═══ EXTRACT TO READ ═══

Amanda: I'll typically give a spell two readings: One to understand what the spell is supposed to do and to do a light copy edit, and again to pick through all the mechanics, to make sure all the parameters make sense, and to see what might need to be changed from a development perspective. Honoring the author's intent is the biggest thing I always keep in mind.

For example, there's a spell going into Deep Magic that's called bright errantry. Its intent is to allow a player to make three rolls with a +4 luck modifier for all actions taken during two consecutive rounds. But the way the initial draft read, it wasn't clear when those rounds should begin, what type of bonus the spell bestowed, and whether you could choose the most favorable result as opposed to simply the highest result. So, for that spell, it was just a matter of reworking the wording and the duration to make sure the spell worked as the author clearly intended. Closing loopholes and nailing down specifics — that's the bulk of it.

Ben McFarland: There really is an art to spell design, almost like a legal argument or debating. Precedent helps you make your case, but you need to know what's out there to draw from it. For my entry in the Lost Magic contest, necromancer's retort, I started with a concept of the chain of exploding corpses, a scene out of an old video game I loved, called Myth: The Fallen Lords. My spell destroys a chain of corporeal undead, causing them to explode in a spray of acidic, venomous pus.

═══ DATA FOR ANALYSIS ═══

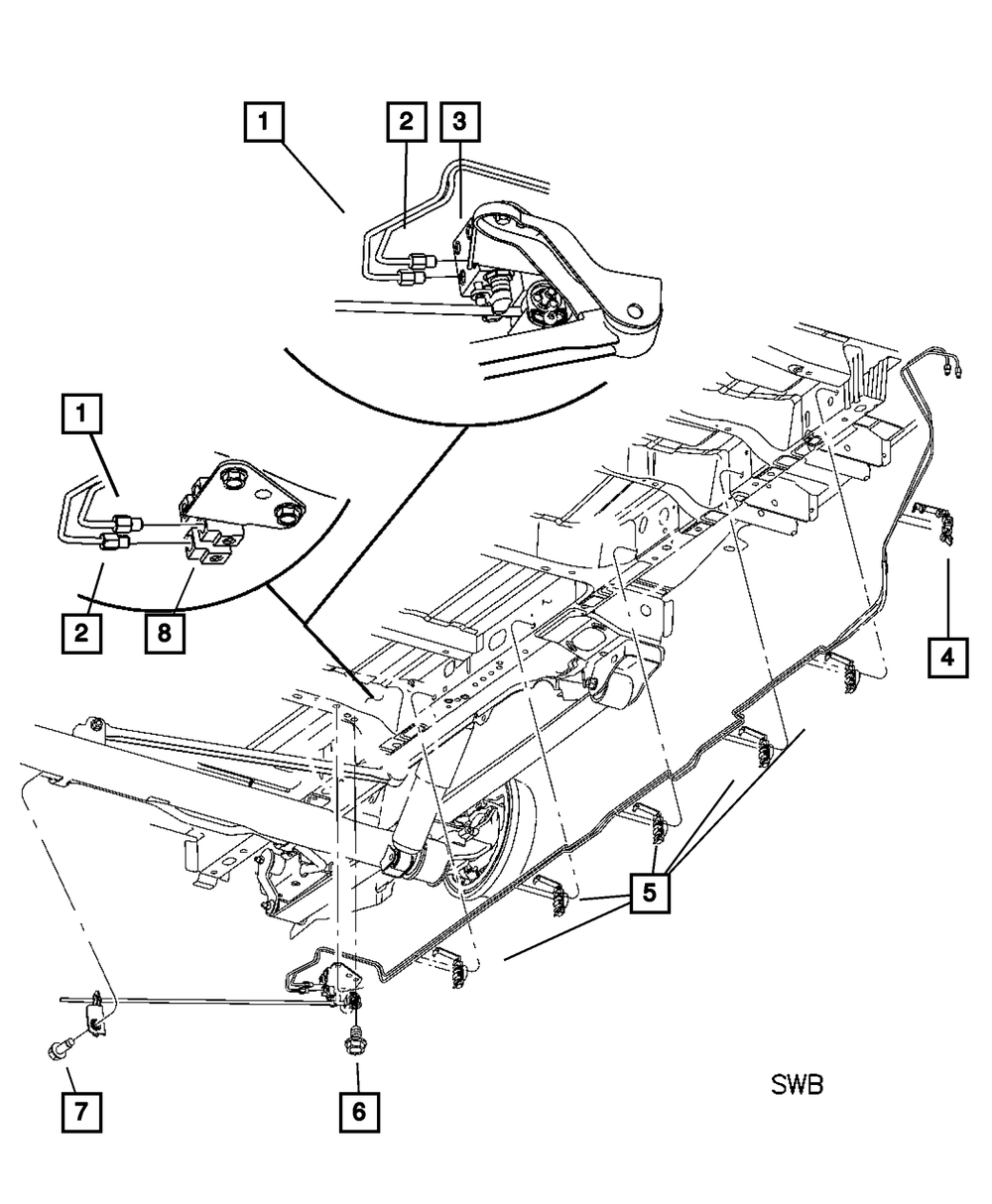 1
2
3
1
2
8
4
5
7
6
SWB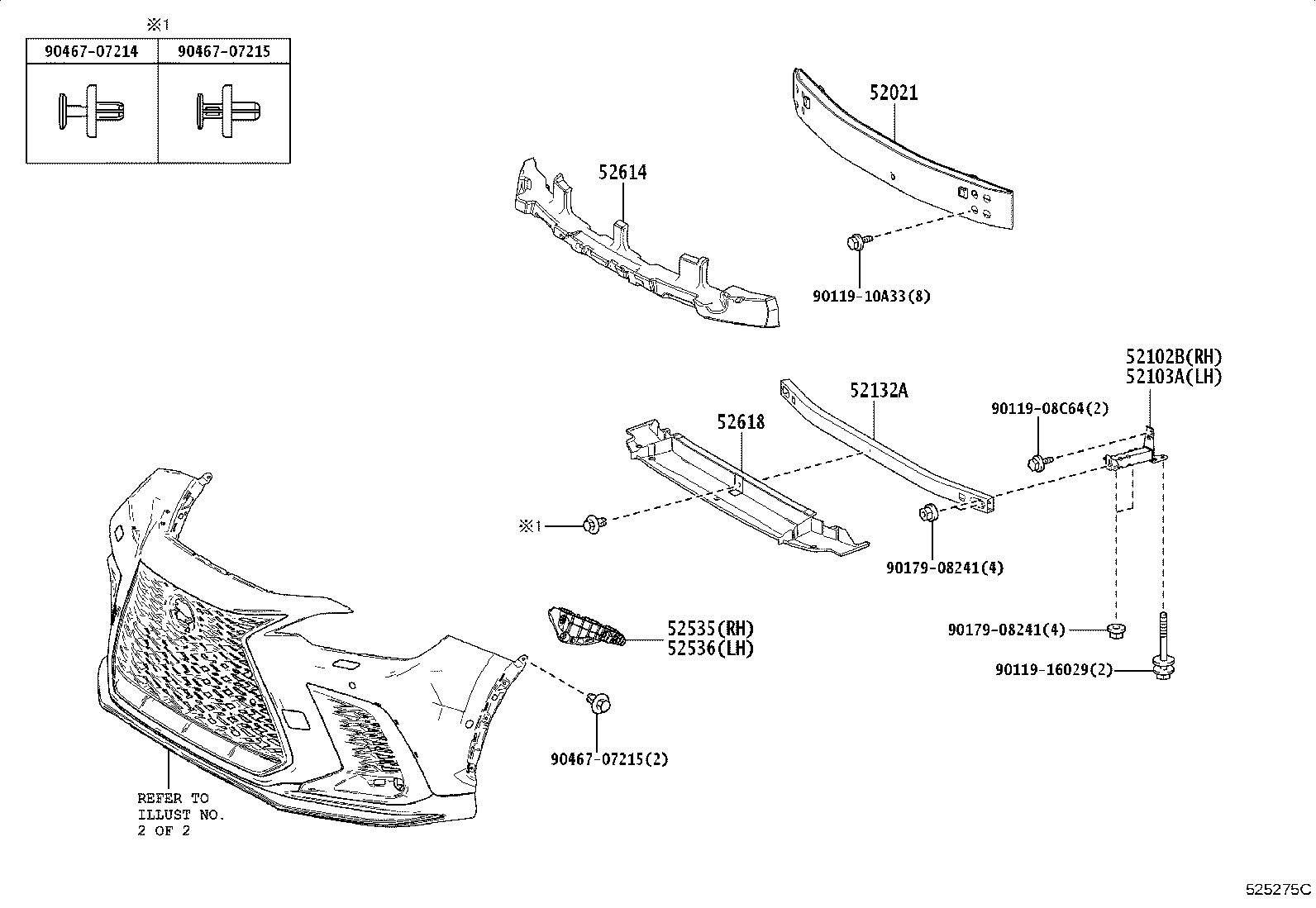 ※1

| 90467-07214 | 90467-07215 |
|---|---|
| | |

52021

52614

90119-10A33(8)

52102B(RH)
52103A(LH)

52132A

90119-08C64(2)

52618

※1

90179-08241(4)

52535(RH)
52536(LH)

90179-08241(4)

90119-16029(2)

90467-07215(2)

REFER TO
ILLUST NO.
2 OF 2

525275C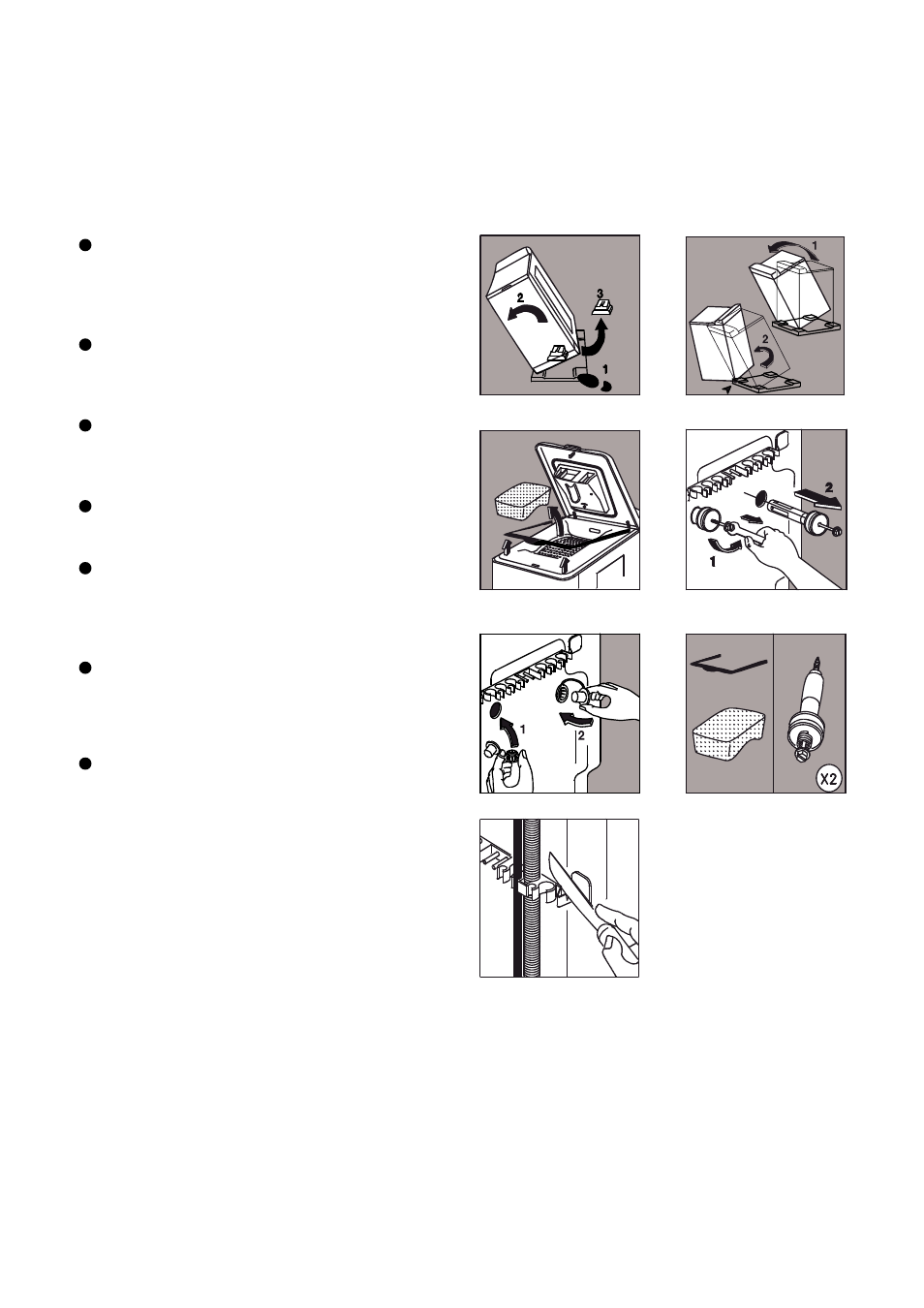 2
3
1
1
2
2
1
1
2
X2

═══

WHAT TO PRODUCE — Extend the spell design interview past its last line, keeping the same speakers and tone.

ANSWER SPACE —
With that concept in mind, I looked for spells that worked the same way for targeting. The first and closest one was death to undeath, which is pretty high level, but what I had in mind is a serious effect. Then I considered the kind of damage, the actual effect I wanted to implement, and what spells are similar to the final result, which brought me to chain lightning. With both of those as a baseline, I decided that 7th level was a good place to start, because I was combining two similar mechanics. Then I looked at the additional splash damage, the secondary effects, and I realized that was worth an additional level. This led me to the final decision to make it 8th level.It was a long walk to get there, but sometimes, with a complex spell effect, that's how it goes.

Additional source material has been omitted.